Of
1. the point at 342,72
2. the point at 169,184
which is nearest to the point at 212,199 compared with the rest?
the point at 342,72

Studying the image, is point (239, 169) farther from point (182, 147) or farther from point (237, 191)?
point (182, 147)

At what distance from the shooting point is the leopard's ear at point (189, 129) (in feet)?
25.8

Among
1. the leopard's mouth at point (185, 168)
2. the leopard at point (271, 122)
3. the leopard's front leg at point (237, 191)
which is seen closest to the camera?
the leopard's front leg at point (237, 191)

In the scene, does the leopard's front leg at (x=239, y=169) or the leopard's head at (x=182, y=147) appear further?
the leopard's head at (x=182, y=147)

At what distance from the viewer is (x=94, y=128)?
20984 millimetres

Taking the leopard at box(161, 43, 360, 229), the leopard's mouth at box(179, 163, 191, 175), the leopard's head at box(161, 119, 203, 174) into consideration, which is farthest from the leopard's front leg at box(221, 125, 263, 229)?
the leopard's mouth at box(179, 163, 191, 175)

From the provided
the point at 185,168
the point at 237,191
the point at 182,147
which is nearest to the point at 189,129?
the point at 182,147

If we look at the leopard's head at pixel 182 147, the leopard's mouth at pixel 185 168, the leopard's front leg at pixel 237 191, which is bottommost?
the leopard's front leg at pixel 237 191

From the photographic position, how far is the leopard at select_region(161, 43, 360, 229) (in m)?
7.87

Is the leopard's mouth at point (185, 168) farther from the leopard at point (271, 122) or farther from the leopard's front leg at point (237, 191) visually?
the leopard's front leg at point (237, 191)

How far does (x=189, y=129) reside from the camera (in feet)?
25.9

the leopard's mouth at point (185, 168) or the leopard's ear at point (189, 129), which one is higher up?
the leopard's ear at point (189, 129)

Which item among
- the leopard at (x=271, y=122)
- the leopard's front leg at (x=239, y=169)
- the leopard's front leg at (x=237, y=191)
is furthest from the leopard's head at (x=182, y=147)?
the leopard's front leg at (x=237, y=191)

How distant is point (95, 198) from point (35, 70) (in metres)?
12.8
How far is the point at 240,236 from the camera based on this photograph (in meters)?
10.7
* * *
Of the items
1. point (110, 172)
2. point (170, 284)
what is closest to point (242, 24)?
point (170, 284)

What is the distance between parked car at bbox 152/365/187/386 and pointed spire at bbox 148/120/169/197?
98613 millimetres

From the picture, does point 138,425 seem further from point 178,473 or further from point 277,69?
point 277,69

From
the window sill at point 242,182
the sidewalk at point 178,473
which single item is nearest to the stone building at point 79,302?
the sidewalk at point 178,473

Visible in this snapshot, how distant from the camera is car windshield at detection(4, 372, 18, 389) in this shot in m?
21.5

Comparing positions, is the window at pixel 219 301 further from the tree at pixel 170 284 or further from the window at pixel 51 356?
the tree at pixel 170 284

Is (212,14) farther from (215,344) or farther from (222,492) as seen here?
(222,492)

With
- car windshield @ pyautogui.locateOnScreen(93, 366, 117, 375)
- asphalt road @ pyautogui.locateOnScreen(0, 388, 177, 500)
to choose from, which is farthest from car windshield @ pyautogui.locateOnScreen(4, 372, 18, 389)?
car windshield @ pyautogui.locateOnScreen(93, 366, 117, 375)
...
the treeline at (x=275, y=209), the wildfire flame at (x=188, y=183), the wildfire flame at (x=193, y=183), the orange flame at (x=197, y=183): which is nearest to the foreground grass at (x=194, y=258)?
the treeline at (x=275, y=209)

EXERCISE GOAL ▸
List every line in the rows above that contains the string "treeline", matching case exactly.

FULL OUTPUT ▸
the treeline at (x=275, y=209), the wildfire flame at (x=188, y=183), the wildfire flame at (x=193, y=183), the orange flame at (x=197, y=183): which is nearest to the foreground grass at (x=194, y=258)?
the treeline at (x=275, y=209)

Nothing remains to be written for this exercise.